Overall, survival outcomes were similar between PET-negative and PET-positive patients, confirming the authors’ hypothesis that PET-directed therapy would improve survival by guiding intensity of treatment based on risk. The 5-year progression-free survival (PFS; primary endpoint) and OS rates for PET-positive and PET-negative patients, respectively, were:

  • PFS: 86% vs. 88%
  • OS: 93% vs. 91%

This compared favorably with the historical 5-year PFS for patients with limited-stage DLBCL, which has been reported at 85%, Dr. Persky said. He added that survival outcomes appeared to differ according to disease stage at enrollment. For example, patients with smIPI stage 0 had a 5-year PFS of 97%, stage I and II had a 5-year PFS of 86%, and stage III had a 5-year PFS of 30%. At the time of data presentation, all 4 patients with “double hit” lymphoma (DHL) had disease that was still in remission.

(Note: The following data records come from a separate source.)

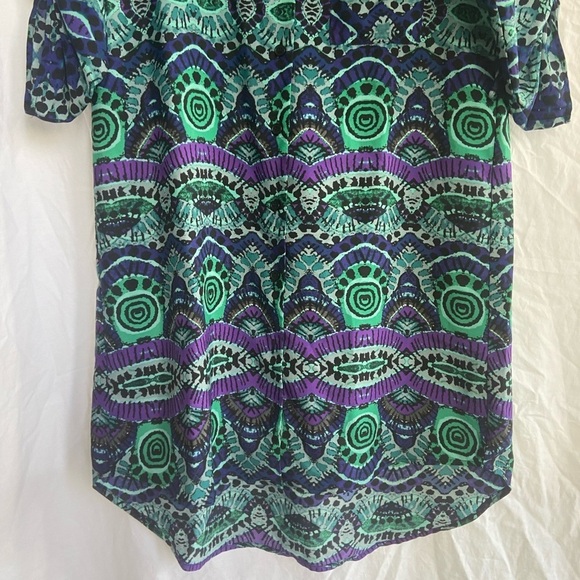 Anthropologie Maeve Multicolor Ikat Shirt Dress V-Neck Roll Tab Sleeves Size XS - Picture 6 of 16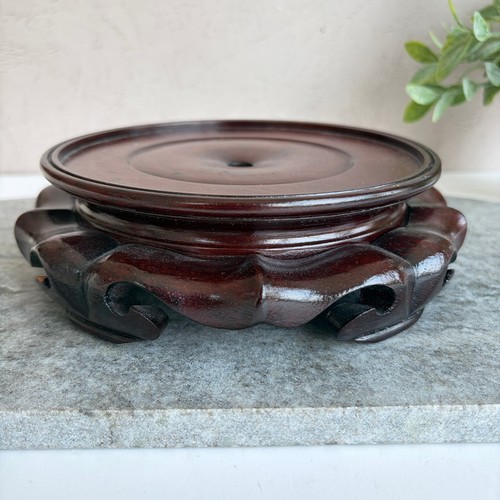 Vintage carved wood pedestal - carved,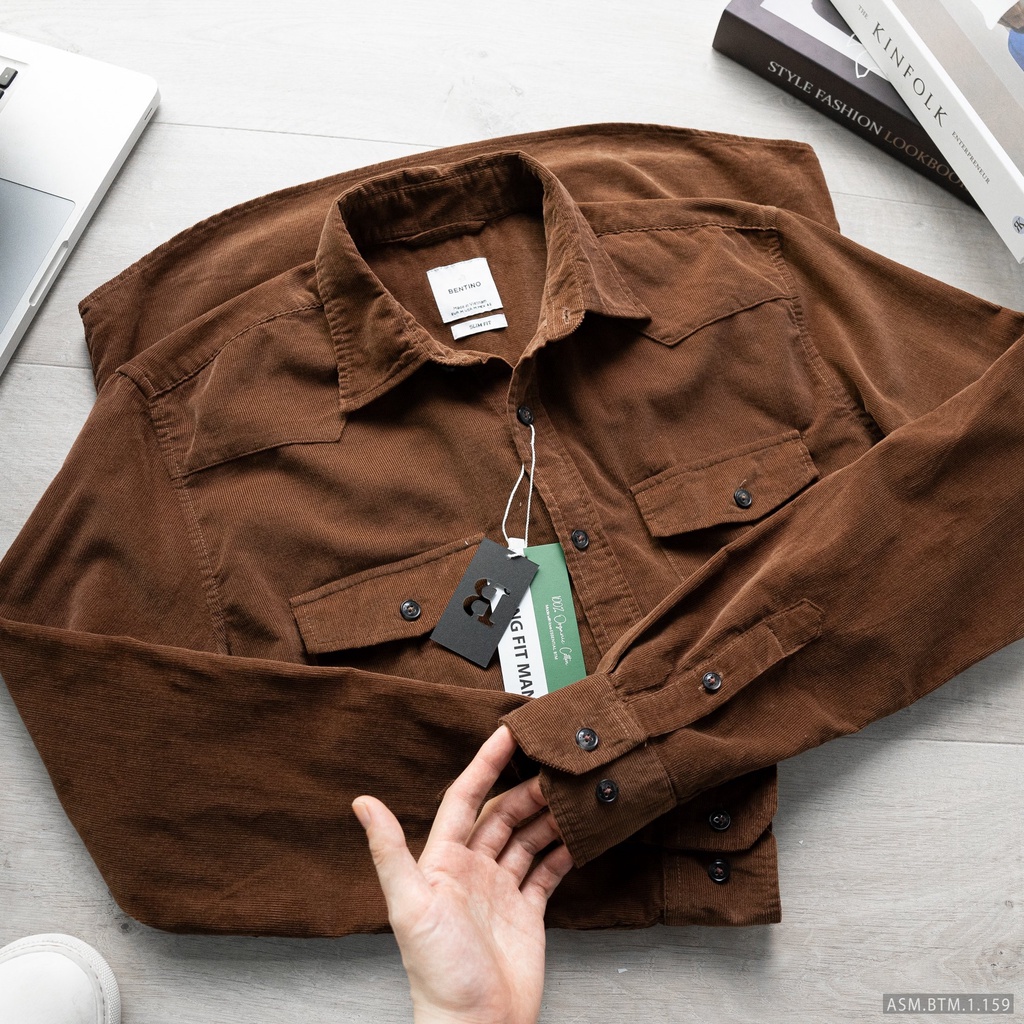 Áo sơ mi nam dài tay trẻ trung với chất liệu vải nhung tăm cực xịn, mặc cực sang 1159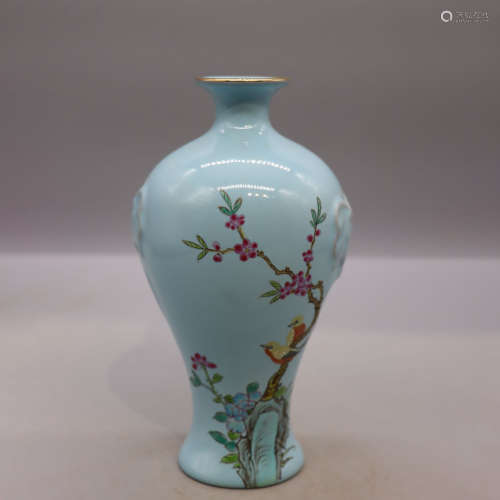 A Ru Kiln Colored Drawing Porcelain Plum Blossom Vase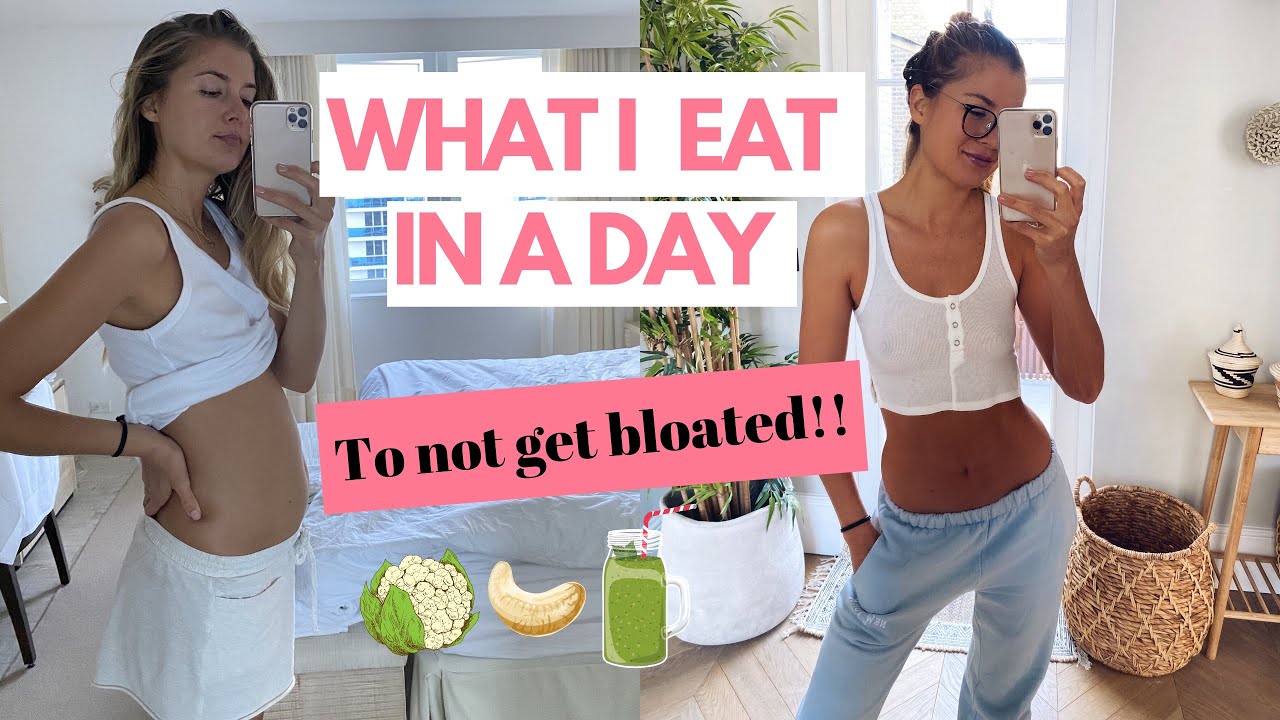 WHAT I EAT IN A DAY TO NOT GET BLOATED  // EASY VEGAN RECIPES, MEAL TIMES + INTERMITTENT FASTING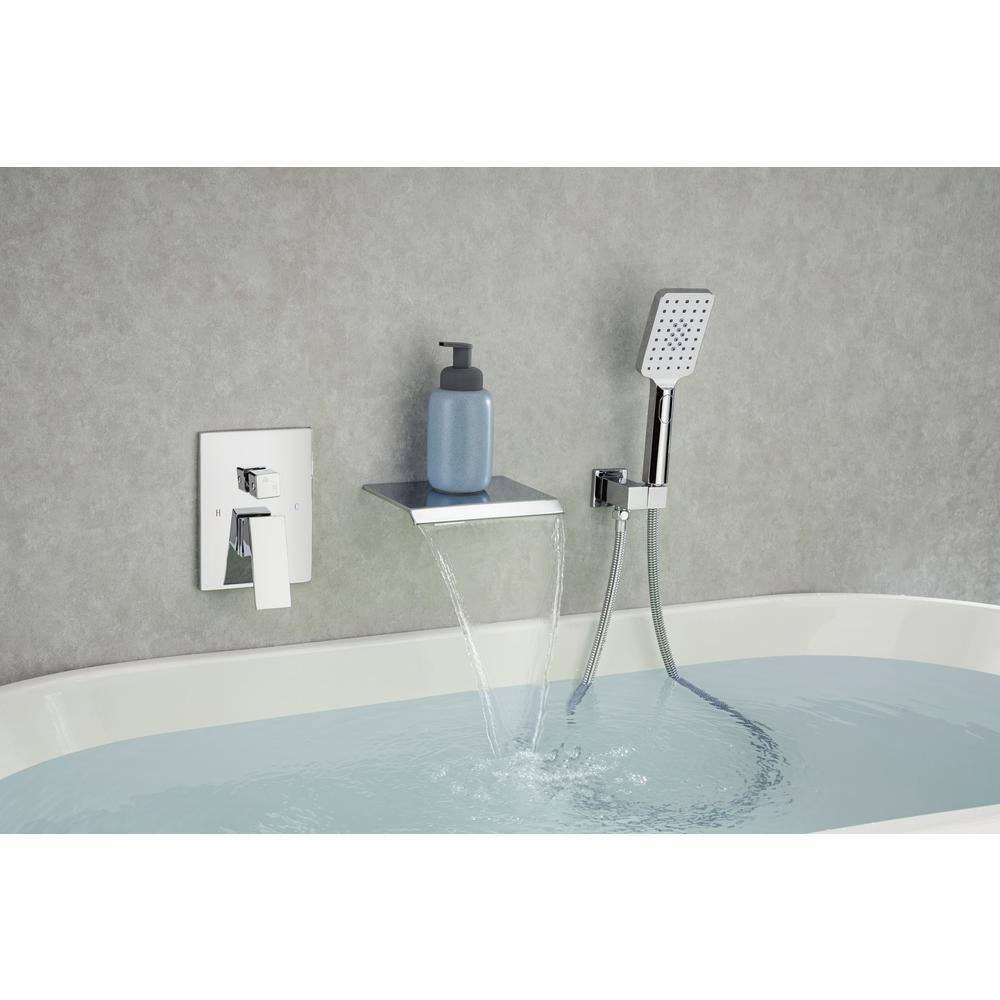 Mondawe Mondawell Waterfall Single-Handle 3-Spray High Pressure Tub and Shower Faucet in Chrome Valve Included MA-D97207CP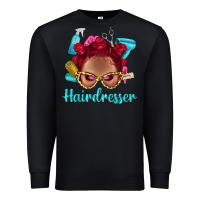 Black Afro Bantu Knots Red Hairdresser With Leopard Glasses Bbs Premium Sweatshirt - BundleAndBundleShop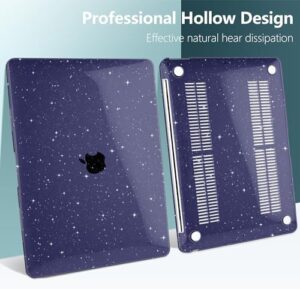 DONGKE for MacBook Air 13 inch Case 2021-2018 Release A2337 M1 A2179 A1932, Bling Plastic Hard Shell Case & Keyboard Cover Only Compatible with MacBook Air 13 inch Retina Fits Touch ID, Starry Blue - Image 5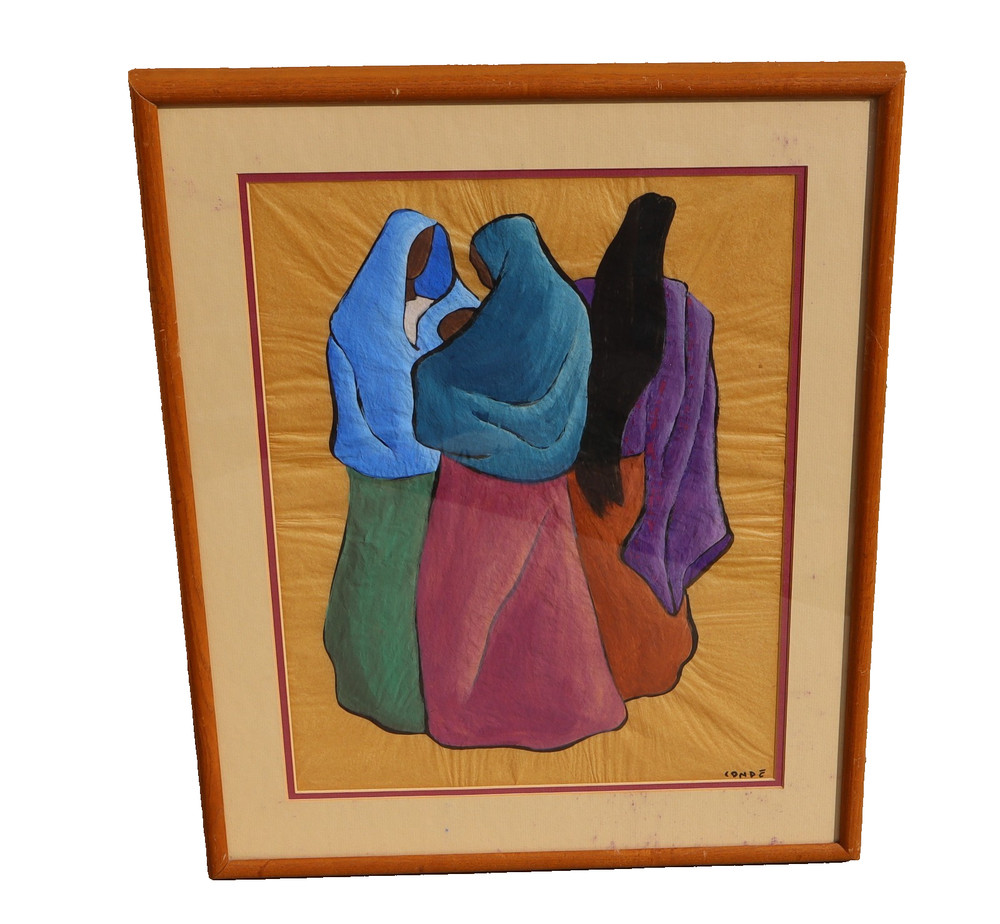 MIGUEL CONDE Original Watercolor & Gouache on Vellum Paper Three Women in Cloaks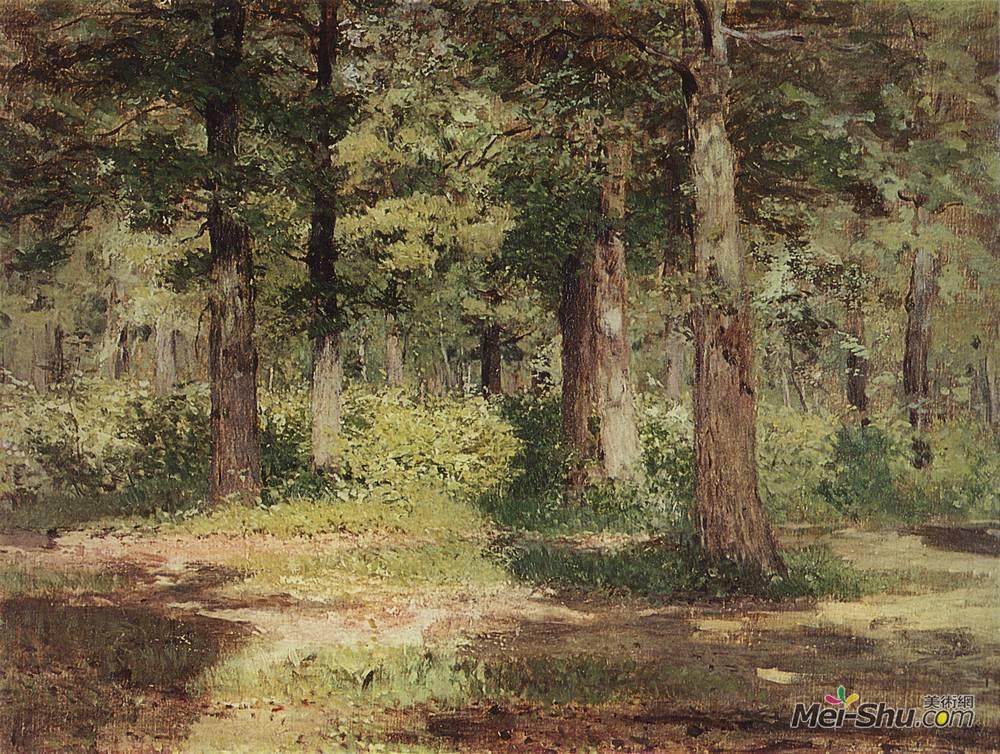列维坦(Isaac Levitan)高清作品《森林。阳光明媚的一天。》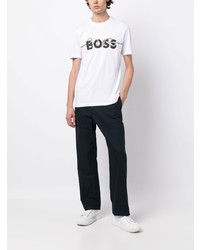 T-shirt à col rond imprimé blanc BOSS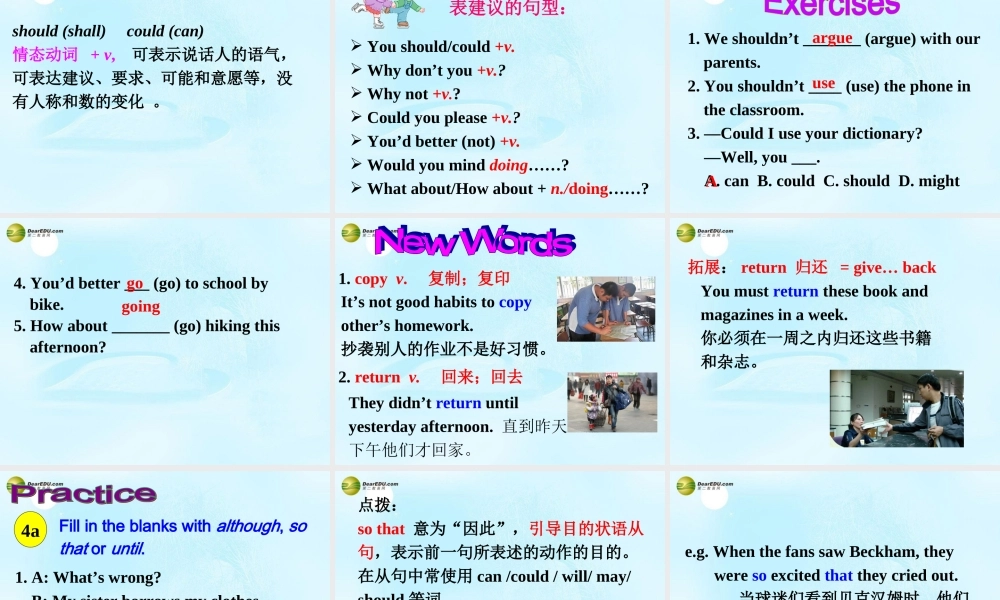 八年级英语下册 Unit 4 Why don’t you talk to your parents？Section A(Grammar Focus-4c)精品课件 .ppt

Together with results from the FLYER trial, which suggested that younger patients with favorable-prognosis limited stage disease can achieve similarly high 5 year PFS and OS rates with 4 cycles of R-CHOP plus two cycles of rituximab monotherapy as with 6 cycles of R-CHOP, “this NCTN trial establishes four cycles of R-CHOP alone as the new standard approach to limited-stage disease for the majority of patients,” Dr. Persky said.2 He noted, however, that because of the small number of lymphoma events, the researchers were unable to draw conclusions about the prognostic ability of scoring systems like smIPI or lymphoma subtype.

The authors report no relevant conflicts of interest.


  1. Persky D, Li H, Stephens D, et al. PET-directed therapy for patients with limited-stage diffuse large B-cell lymphoma – results of intergroup NCTN Study S1001. Abstract #626. Presented at the 2019 American Society of Hematology Annual Meeting, December 8, 2019; Orlando, FL.
  2. Poeschel V, Held G, Ziepert M, et al. Four versus six cycles of CHOP chemotherapy in combination with six applications of rituximab in patients with aggressive B-cell lymphoma with favourable prognosis (FLYER): a randomised, phase 3, non-inferiority trial. Lancet. 2020;394:2271-2281.